### [Work to be completed]
Only lines with the string "none" should be returned from the data below.

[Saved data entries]
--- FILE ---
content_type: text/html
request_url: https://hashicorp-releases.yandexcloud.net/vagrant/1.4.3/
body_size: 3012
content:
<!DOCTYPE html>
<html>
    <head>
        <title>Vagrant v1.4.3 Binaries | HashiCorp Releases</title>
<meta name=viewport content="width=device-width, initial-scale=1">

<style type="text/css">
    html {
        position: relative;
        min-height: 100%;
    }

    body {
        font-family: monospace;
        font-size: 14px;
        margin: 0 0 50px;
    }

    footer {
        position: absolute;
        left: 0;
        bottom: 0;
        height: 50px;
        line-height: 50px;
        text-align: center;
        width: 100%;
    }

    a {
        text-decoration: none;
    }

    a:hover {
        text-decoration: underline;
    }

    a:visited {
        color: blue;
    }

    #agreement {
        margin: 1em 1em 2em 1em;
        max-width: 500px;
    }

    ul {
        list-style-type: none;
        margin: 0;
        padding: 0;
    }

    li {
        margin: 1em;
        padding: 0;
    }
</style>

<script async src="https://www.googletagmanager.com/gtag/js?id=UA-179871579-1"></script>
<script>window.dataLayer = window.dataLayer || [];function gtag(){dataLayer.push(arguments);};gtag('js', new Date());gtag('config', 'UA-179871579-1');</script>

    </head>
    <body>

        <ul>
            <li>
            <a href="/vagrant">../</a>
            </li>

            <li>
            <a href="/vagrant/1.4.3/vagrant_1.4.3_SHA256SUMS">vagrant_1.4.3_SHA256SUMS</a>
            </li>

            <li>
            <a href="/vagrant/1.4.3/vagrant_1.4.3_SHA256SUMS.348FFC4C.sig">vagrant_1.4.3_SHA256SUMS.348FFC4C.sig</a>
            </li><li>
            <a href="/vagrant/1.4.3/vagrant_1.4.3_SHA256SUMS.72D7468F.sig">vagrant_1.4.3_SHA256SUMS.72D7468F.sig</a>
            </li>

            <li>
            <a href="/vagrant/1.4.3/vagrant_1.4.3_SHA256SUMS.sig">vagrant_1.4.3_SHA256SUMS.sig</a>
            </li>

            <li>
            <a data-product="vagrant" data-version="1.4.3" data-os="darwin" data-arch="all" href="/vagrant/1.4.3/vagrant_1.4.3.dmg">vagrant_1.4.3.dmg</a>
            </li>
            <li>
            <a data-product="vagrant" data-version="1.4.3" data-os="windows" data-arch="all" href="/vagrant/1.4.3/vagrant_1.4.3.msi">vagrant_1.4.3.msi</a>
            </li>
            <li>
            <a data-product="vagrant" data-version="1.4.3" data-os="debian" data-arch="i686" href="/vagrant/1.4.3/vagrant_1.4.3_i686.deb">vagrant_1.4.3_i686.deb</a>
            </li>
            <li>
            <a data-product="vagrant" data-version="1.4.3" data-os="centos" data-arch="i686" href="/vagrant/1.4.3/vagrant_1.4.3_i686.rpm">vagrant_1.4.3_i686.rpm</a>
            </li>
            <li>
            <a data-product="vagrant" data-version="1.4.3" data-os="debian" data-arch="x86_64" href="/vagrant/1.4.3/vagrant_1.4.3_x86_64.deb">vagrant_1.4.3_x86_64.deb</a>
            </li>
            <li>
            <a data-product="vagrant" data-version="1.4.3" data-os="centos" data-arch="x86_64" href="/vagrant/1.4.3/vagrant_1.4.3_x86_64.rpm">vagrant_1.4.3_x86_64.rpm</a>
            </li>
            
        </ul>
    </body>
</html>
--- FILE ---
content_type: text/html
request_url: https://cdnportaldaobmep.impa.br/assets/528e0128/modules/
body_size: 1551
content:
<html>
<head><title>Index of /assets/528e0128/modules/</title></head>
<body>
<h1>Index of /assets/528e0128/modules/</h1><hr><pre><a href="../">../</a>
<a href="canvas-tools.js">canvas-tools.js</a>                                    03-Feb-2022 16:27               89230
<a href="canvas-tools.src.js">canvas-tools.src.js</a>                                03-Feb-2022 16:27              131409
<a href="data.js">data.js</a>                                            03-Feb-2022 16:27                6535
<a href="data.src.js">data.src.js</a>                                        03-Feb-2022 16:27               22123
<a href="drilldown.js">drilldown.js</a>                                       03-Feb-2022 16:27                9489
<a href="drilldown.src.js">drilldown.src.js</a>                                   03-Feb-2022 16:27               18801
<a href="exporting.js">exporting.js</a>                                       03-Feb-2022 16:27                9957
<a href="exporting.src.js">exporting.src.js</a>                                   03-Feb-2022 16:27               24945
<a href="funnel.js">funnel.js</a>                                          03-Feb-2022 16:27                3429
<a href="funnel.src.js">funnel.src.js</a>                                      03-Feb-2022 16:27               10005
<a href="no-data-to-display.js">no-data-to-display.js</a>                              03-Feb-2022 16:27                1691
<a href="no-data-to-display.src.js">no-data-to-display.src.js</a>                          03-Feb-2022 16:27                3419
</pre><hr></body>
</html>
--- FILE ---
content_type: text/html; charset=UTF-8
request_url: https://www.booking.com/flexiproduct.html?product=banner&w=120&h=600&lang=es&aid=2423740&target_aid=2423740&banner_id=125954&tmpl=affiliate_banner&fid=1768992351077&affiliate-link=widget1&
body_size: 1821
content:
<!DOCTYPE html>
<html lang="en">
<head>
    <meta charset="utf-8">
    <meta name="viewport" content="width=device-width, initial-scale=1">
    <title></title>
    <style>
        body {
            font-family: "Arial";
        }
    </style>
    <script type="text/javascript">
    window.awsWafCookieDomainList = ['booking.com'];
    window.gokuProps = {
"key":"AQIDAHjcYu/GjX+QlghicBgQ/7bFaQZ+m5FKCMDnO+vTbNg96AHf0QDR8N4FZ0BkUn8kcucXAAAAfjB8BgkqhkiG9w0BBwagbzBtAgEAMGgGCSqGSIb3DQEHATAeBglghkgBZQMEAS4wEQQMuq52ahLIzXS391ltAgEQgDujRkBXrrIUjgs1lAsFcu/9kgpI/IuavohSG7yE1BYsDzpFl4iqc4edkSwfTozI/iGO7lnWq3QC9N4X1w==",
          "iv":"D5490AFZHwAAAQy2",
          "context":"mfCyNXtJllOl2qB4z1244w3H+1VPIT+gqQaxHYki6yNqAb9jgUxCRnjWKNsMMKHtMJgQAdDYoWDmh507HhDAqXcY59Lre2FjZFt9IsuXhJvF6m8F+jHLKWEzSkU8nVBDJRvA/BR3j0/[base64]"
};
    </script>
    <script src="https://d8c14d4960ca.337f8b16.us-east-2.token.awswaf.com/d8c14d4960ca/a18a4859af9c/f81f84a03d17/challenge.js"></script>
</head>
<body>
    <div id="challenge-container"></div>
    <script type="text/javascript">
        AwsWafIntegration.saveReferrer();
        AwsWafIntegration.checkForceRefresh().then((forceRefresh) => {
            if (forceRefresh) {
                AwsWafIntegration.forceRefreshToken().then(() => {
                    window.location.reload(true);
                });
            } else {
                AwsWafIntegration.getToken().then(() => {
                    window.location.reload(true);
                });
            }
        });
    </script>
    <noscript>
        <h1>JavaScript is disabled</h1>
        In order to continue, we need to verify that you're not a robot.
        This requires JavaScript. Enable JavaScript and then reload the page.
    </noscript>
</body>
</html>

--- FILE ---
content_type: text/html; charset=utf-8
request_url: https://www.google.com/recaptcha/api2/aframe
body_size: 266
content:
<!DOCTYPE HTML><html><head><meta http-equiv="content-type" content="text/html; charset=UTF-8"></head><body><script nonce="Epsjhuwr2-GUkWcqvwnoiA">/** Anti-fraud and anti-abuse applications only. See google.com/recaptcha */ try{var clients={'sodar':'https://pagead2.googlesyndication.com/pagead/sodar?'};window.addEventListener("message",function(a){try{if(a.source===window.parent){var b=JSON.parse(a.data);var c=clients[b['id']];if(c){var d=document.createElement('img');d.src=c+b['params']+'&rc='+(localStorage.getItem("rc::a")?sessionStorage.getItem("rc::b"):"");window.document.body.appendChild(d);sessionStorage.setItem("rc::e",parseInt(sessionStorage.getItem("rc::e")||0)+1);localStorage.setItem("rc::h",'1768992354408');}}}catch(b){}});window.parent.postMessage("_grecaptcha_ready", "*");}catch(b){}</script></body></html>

### [Reply to the task]
        text-decoration: none;
        list-style-type: none;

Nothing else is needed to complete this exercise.